> [SOURCE PASSAGE]:
Cyberspace is chock-full of scammers trying to steal our money and even our identities. Most of us know how to avoid the common scam come-ons, but there are always new ones popping up. One of the latest dangers is called "smishing."
Smishing is similar to "phishing," in which you receive an email that seems to be from a reputable source, asking for your credit card data, password, or other private information. Only instead of an email, smishing takes place through the SMS text messages you receive on your cell phone.
Spotting a Smish
An incoming smishing attempt will probably look like it's been sent by a bank or a familiar company, or perhaps a lottery-prize notification service. In phishing emails, you can sometimes spot typos or sloppy writing that will tip you off that the source is a fraudster (though many emails will look absolutely convincing). With smishing, though, the content is more limited and it can be hard to tell a fake from the real thing -- except, of course, for the fact that banks, companies, and lotteries typically won't text you.

> [RECORDS TO USE]:
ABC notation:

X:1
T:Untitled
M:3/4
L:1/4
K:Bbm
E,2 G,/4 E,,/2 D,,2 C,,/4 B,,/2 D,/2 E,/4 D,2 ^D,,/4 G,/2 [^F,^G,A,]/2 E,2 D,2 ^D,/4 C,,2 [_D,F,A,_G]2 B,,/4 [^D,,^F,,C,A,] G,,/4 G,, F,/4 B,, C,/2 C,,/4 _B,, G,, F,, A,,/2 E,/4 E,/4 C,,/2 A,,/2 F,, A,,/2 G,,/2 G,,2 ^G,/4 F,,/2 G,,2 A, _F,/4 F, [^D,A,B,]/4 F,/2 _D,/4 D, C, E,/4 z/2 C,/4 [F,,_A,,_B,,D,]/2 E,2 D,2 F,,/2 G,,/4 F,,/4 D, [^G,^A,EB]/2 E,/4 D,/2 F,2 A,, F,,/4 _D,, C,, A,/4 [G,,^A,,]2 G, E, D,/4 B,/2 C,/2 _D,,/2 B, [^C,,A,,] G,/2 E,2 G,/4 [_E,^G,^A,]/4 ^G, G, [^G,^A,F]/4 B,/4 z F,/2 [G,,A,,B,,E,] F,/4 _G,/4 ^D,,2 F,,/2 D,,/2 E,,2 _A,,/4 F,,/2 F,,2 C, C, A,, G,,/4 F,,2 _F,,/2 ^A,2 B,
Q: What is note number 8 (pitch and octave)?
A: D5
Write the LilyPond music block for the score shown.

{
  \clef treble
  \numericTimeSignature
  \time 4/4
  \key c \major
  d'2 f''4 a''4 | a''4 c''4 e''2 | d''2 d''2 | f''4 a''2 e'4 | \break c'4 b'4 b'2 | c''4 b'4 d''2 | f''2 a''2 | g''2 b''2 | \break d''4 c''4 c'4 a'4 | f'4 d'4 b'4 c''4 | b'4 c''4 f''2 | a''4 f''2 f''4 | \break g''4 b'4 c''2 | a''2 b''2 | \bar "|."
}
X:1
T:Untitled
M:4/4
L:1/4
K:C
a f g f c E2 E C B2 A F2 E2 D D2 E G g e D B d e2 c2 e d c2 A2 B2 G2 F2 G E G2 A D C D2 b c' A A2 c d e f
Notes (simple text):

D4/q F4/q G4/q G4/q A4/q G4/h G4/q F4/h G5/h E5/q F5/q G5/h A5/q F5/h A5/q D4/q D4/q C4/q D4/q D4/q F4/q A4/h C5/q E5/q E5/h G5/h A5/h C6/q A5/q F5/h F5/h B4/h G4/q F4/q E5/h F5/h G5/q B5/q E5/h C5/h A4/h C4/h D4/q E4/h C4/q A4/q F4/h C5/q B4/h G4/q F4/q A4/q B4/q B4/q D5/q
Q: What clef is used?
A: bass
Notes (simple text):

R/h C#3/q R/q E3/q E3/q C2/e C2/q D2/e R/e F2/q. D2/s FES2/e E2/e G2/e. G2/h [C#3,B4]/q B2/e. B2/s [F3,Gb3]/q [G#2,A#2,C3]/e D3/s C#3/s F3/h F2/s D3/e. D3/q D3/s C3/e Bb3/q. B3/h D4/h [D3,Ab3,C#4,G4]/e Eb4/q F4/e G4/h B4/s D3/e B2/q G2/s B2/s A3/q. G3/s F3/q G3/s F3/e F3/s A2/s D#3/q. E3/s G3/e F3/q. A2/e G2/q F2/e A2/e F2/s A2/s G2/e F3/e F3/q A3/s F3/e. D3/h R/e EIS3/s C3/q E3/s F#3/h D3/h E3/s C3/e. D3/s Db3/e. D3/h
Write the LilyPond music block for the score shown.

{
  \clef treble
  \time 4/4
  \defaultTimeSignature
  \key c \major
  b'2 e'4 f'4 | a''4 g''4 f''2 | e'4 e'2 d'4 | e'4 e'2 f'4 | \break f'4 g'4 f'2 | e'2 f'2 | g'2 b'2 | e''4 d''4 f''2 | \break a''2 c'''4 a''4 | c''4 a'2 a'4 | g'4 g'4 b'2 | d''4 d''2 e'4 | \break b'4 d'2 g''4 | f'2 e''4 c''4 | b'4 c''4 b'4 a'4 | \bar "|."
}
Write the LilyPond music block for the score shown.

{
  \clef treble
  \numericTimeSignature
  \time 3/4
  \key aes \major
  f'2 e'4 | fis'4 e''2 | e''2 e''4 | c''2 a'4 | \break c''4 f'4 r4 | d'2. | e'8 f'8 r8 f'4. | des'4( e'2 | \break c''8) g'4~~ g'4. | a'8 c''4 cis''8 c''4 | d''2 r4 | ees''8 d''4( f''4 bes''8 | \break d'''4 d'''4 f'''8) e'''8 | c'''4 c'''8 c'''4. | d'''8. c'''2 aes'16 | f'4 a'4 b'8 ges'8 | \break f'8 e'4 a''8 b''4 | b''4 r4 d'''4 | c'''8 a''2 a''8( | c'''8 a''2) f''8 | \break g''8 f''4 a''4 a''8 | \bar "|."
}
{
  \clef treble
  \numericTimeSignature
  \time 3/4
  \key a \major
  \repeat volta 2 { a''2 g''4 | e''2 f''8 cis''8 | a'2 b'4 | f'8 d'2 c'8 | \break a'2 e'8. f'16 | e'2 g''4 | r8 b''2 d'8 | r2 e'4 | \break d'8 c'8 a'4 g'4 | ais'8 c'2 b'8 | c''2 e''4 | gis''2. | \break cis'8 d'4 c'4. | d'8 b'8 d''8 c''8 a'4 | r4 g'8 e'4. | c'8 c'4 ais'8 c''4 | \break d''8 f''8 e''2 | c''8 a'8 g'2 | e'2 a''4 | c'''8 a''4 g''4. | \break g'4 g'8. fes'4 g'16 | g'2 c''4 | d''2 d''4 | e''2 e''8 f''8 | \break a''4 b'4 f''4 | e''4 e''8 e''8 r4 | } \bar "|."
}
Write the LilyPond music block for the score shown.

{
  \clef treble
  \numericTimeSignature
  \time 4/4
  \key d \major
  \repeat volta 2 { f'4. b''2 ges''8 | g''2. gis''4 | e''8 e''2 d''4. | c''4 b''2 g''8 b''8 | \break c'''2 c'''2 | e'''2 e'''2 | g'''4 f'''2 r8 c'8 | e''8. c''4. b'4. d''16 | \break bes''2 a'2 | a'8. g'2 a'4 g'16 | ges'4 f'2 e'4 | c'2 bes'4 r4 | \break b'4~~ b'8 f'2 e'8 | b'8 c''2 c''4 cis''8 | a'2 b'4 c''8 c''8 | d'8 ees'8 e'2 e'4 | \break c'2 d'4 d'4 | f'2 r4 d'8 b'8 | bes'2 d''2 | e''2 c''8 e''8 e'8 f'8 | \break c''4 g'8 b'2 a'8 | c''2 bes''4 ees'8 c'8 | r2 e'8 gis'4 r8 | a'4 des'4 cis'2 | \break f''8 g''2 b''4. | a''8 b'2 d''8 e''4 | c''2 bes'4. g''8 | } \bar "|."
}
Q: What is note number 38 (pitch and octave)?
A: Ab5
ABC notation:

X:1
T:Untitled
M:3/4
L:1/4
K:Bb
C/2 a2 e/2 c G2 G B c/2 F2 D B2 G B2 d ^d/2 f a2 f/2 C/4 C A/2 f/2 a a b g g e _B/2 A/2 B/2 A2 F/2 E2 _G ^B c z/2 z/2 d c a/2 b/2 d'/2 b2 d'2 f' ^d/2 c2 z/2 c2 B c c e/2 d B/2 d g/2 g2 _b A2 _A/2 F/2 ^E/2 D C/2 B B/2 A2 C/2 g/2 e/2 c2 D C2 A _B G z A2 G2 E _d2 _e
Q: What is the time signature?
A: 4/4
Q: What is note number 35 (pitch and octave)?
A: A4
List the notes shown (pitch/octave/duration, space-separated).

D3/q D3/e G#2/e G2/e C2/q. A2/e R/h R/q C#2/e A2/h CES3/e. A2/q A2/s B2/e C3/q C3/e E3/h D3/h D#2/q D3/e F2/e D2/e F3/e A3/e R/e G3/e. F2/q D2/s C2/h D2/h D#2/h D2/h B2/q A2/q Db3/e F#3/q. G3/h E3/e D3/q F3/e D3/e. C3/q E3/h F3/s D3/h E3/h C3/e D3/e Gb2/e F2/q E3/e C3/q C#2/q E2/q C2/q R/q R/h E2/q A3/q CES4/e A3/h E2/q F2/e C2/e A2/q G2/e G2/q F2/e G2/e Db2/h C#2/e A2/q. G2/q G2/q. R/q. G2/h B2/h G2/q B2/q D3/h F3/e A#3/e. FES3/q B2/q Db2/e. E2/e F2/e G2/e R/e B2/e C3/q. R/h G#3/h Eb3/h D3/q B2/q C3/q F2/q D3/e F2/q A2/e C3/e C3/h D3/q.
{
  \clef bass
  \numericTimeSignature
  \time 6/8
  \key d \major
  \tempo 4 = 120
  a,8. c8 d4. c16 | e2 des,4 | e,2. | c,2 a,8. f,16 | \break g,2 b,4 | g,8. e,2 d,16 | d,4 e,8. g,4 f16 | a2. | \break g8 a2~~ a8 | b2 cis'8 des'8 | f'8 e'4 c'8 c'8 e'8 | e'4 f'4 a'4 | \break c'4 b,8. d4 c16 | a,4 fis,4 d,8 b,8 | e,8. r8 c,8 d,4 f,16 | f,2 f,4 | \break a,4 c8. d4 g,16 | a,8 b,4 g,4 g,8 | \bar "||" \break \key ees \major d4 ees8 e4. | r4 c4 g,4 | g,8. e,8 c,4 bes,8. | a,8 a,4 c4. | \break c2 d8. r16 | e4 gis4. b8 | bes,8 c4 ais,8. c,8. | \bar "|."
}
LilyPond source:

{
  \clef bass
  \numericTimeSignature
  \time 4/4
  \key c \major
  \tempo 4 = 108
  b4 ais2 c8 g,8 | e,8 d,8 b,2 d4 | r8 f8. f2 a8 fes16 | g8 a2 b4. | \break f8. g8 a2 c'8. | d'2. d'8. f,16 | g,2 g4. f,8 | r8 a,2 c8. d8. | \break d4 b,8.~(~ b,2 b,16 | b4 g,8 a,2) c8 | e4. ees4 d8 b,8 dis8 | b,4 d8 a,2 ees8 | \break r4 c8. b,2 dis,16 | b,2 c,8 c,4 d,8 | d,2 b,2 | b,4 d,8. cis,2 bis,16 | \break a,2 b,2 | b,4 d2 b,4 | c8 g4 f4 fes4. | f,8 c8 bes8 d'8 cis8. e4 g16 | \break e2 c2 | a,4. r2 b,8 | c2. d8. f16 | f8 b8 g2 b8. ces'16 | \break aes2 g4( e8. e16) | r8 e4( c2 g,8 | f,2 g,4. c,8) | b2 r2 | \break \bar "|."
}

> [BRIEF 1]:
Output everything in the entries from the line that contains "D3/q D3/e G#2/e" down to the end of the entries, unchanged.
> [BRIEF 2]:
Pick up the article on smishing after its last sentence and continue it.
The smishing article and the music notation entries have nothing to do with each other.

> [FINAL ANSWER 1]:
D3/q D3/e G#2/e G2/e C2/q. A2/e R/h R/q C#2/e A2/h CES3/e. A2/q A2/s B2/e C3/q C3/e E3/h D3/h D#2/q D3/e F2/e D2/e F3/e A3/e R/e G3/e. F2/q D2/s C2/h D2/h D#2/h D2/h B2/q A2/q Db3/e F#3/q. G3/h E3/e D3/q F3/e D3/e. C3/q E3/h F3/s D3/h E3/h C3/e D3/e Gb2/e F2/q E3/e C3/q C#2/q E2/q C2/q R/q R/h E2/q A3/q CES4/e A3/h E2/q F2/e C2/e A2/q G2/e G2/q F2/e G2/e Db2/h C#2/e A2/q. G2/q G2/q. R/q. G2/h B2/h G2/q B2/q D3/h F3/e A#3/e. FES3/q B2/q Db2/e. E2/e F2/e G2/e R/e B2/e C3/q. R/h G#3/h Eb3/h D3/q B2/q C3/q F2/q D3/e F2/q A2/e C3/e C3/h D3/q.
{
  \clef bass
  \numericTimeSignature
  \time 6/8
  \key d \major
  \tempo 4 = 120
  a,8. c8 d4. c16 | e2 des,4 | e,2. | c,2 a,8. f,16 | \break g,2 b,4 | g,8. e,2 d,16 | d,4 e,8. g,4 f16 | a2. | \break g8 a2~~ a8 | b2 cis'8 des'8 | f'8 e'4 c'8 c'8 e'8 | e'4 f'4 a'4 | \break c'4 b,8. d4 c16 | a,4 fis,4 d,8 b,8 | e,8. r8 c,8 d,4 f,16 | f,2 f,4 | \break a,4 c8. d4 g,16 | a,8 b,4 g,4 g,8 | \bar "||" \break \key ees \major d4 ees8 e4. | r4 c4 g,4 | g,8. e,8 c,4 bes,8. | a,8 a,4 c4. | \break c2 d8. r16 | e4 gis4. b8 | bes,8 c4 ais,8. c,8. | \bar "|."
}
LilyPond source:

{
  \clef bass
  \numericTimeSignature
  \time 4/4
  \key c \major
  \tempo 4 = 108
  b4 ais2 c8 g,8 | e,8 d,8 b,2 d4 | r8 f8. f2 a8 fes16 | g8 a2 b4. | \break f8. g8 a2 c'8. | d'2. d'8. f,16 | g,2 g4. f,8 | r8 a,2 c8. d8. | \break d4 b,8.~(~ b,2 b,16 | b4 g,8 a,2) c8 | e4. ees4 d8 b,8 dis8 | b,4 d8 a,2 ees8 | \break r4 c8. b,2 dis,16 | b,2 c,8 c,4 d,8 | d,2 b,2 | b,4 d,8. cis,2 bis,16 | \break a,2 b,2 | b,4 d2 b,4 | c8 g4 f4 fes4. | f,8 c8 bes8 d'8 cis8. e4 g16 | \break e2 c2 | a,4. r2 b,8 | c2. d8. f16 | f8 b8 g2 b8. ces'16 | \break aes2 g4( e8. e16) | r8 e4( c2 g,8 | f,2 g,4. c,8) | b2 r2 | \break \bar "|."
}

> [FINAL ANSWER 2]:
Washington State Attorney General Rob McKenna advises: "Ignore texts that look like they're coming from your bank or credit card... Flip over your credit or ATM card and call the number on the back. If there's a problem with your account, that's the best way to find out."
Sorry, You Didn't Win
Some big scams making the rounds these days are trying to lure naïve consumers with promises of $1,000 gift certificates to Best Buy (BBY), Walmart (WMT) or Target (TGT). The appeal is clear. Who among us, after all, doesn't need a bigger, thinner, shinier TV? Or a new computer or camera?
The text might announce, "Congratulations, you've won!" and might invite you to enter a code to claim a prize. You may be given a toll-free number to call, or asked to reply to the text. It might have a link for you to click, as well.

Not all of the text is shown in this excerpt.